You are the people of God; he loved you and chose you for his own. So then, you must clothe yourselves with compassion, kindness, humility, gentleness, and patience. Be tolerant with one another and forgive one another whenever any of you has a complaint against someone else. You must forgive one another just as the Lord has forgiven you. And to all these qualities add love, which binds all things together in perfect unity.
Colossians 3.12-15
Dear brothers and sisters in Christ,
Greetings on the Feast of Michael and All Angels!
I would like to start by thanking you all for the wonderful welcome we have received since moving into the Vicarage at the beginning of August. Thank you to those who sent cards and flowers, thank you to those who gave financially to help us get the place habitable again, and thank you to those who gave so generously of their time to help us clean, paint or reclaim the garden from the wilderness. I know that Jo, Bethan and Bartholomew would agree that we couldn’t have wished for a warmer welcome.
Thank you also to everyone across the three parishes who has worked so hard over the last three weeks. I know that you work hard all the time and, further, that you have had to work harder still during the interregnum. However, after that tea-time when the news broke of our Late Queen’s death, there was yet more to be done. Within an hour of the news, our churches were open, with the Books of Condolence flanked by candles, flowers and an official photo of Her Late Majesty. Certainly in St Eustachius, the first people arrived to pay their respects and light a candle within half-an-hour. During the following week so many of us were involved in preparing services, ringing bells, ensuring supplies of candles were topped up and a range of other background jobs.
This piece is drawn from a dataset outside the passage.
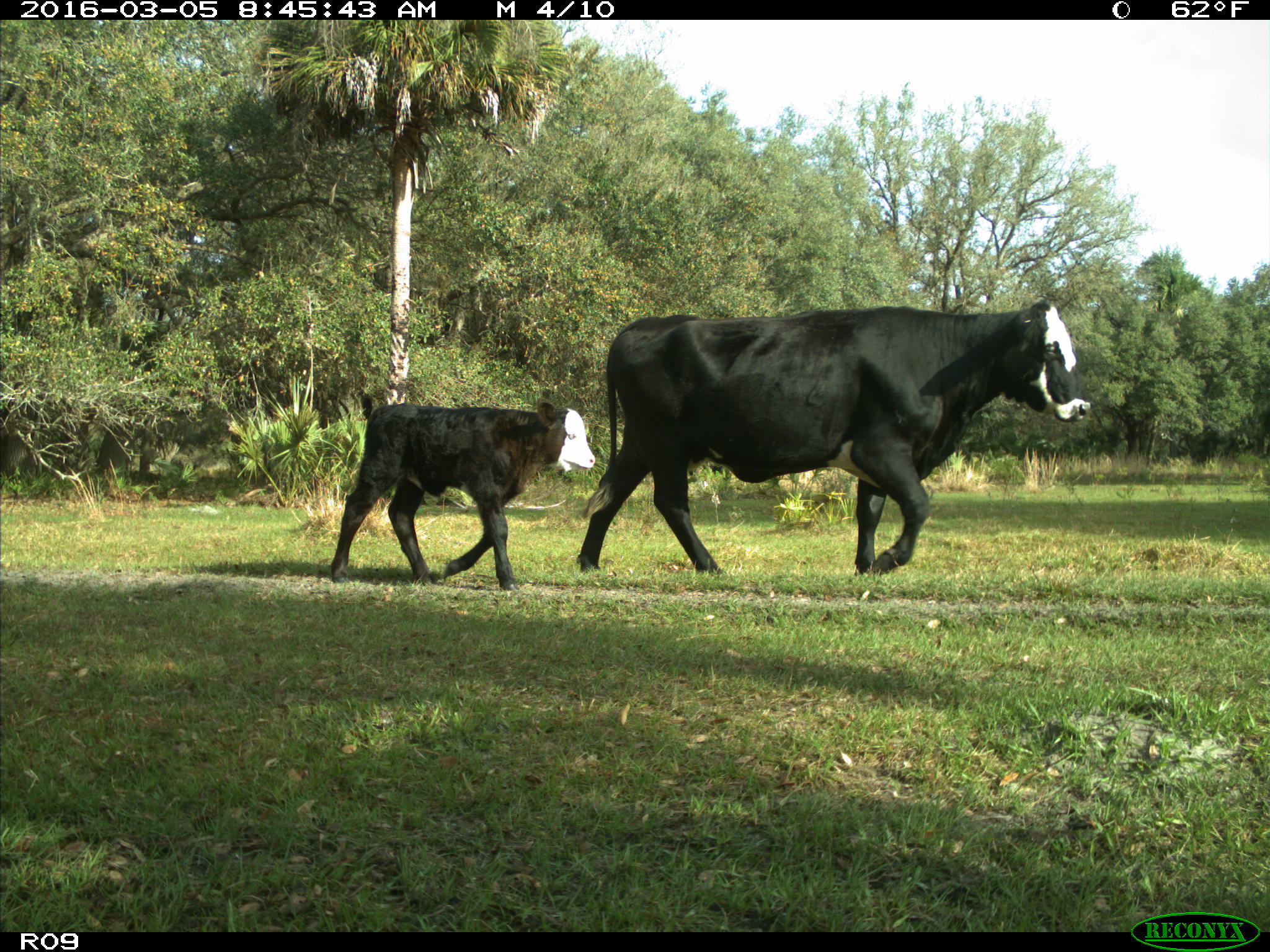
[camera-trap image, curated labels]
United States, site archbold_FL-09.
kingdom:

Our services of commemoration were done brilliantly, culminating in the civic service for West Devon in Tavistock. Then, without a pause for breath, it was straight into preparations for the licensing service and the Benefice Eucharist, both of which were cracking occasions.
On the back of all this, it is perhaps unsurprising that that lots of us are tired. And we are, after all, coming towards the end of the (Church) year, too. The season of remembering is just over the horizon – with All Saints’ Day, All Souls Day and Remembrance Sunday – and then comes Advent Sunday and the start of a new year. So, maybe now is a time for us to collectively draw breath, to hit the ‘pause’ button and to spend some time praying and listening to the Lord, asking him to give us a vision for the year ahead. We only have a finite amount of energy, time and resources and I believe we need to focus those things where they are going to make the most difference.
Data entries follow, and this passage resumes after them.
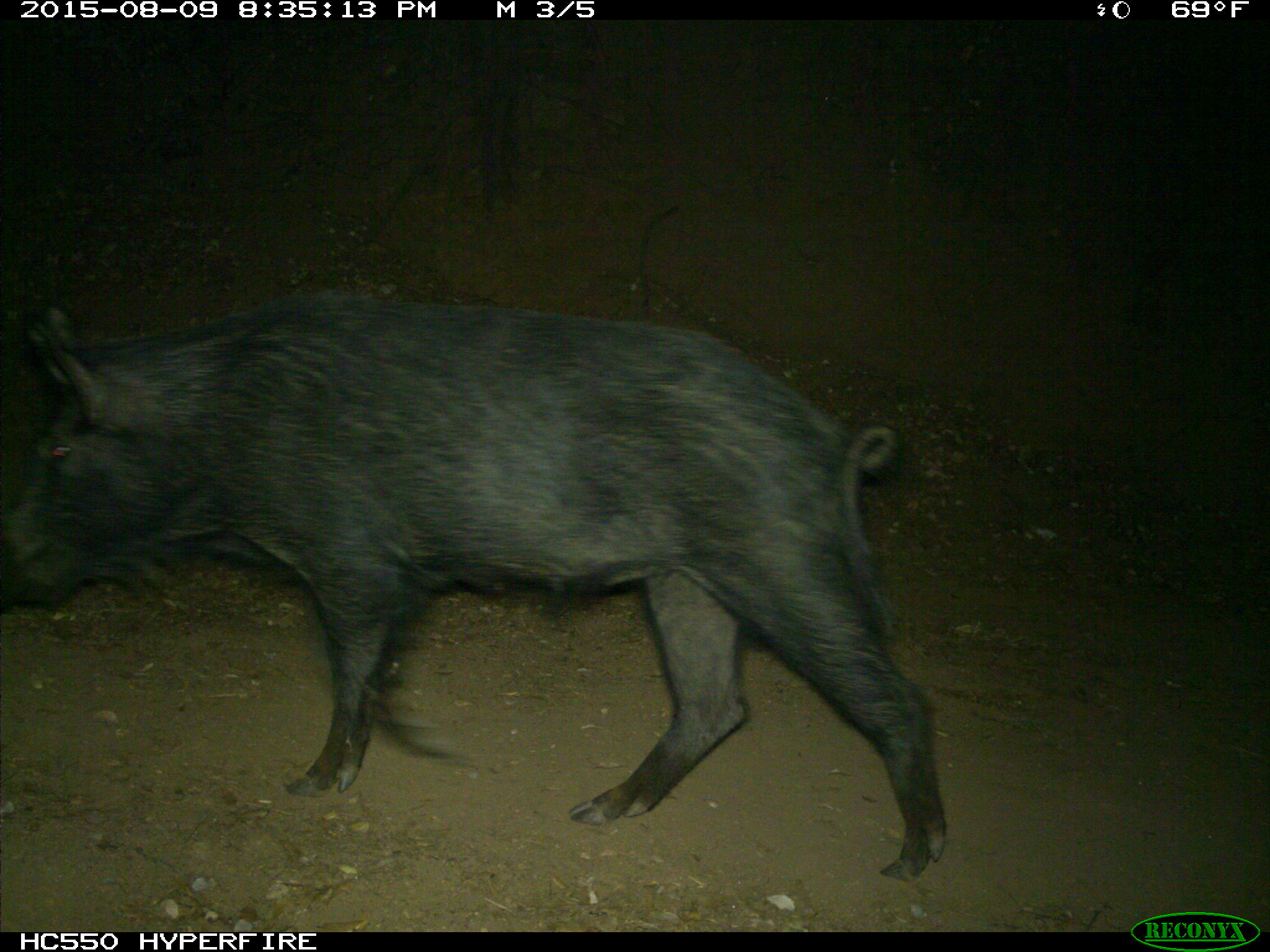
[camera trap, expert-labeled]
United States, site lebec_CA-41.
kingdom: Animalia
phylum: Chordata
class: Mammalia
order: Artiodactyla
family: Suidae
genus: Sus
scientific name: Sus scrofa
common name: wild boar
At my licensing, Bishop Robert reminded us of the three mission priorities of the Diocese, notably to grow in prayer, to serve the people of Devon with joy (those last two words being essential) and to make new disciples. I sense that our vision for this team will flow out of and reflect those three priorities, with a focus on making new disciples. When Jesus called Matthew, the tax collector, to follow him, he got up immediately. The Gospel then tells us of a meal at Matthew’s house, where lots of ‘tax collectors and sinners’ were present, and Jesus was there. Matthew had only been following Jesus for a few hours and already he was drawing others to the Lord. What a great example for us!
The Gospel tells us that when the Pharisees saw this they were indignant and took the disciples to task. These were not the right kind of people for someone like Jesus to associate with. But Jesus overheard and told them that he had come for those who were, as it were, on the outside. My brothers and sisters, the Church is not a club. Dietrich Bonhoeffer, one of the great German theologians of last century, who was hanged in a concentration camp by the Nazis, said that the Church is only truly the Church when it exists for and is focussed on those who are not its members. In other words, when we are about sharing God’s love with the world and sharing the Good News of Jesus with others in such a way that they, too, are drawn into a relationship with him.
If we are to do this and to bear fruit, we need to start by loving one another. It is, after all, the ‘new’ commandment Jesus gave the disciples at the Last Supper. And it applies to us as well. It’s not an optional club rule we can choose to ignore. The people around us, even those we don’t necessarily get on with so readily, even the ones who sometimes annoy us, are given to us, as a gift from the Lord, as a gift ‘in the learning of love’. I refer you back to the passage from Colossians that I started with, and to the final verse. On top of all those qualities he lists, Paul tells them to ‘put on love’. He is telling them (and us) how to live as Christians.
So, as we draw breath over these next few weeks, in readiness for a new Church year and a new season in the mission of our parishes, let us start by asking God the Holy Spirit to come into our hearts afresh, to melt us, mould us and fill us anew, to break our often stony hearts and be helped to really love one another, because when people start to come – and if we pray, if we dare to trust that God will, indeed, answer our prayers for growth, if we are bold in inviting people and being ready to give account of the hope we have in us – then we want them to find a community whose hallmark is love. If they find that, then they will want to be part of it.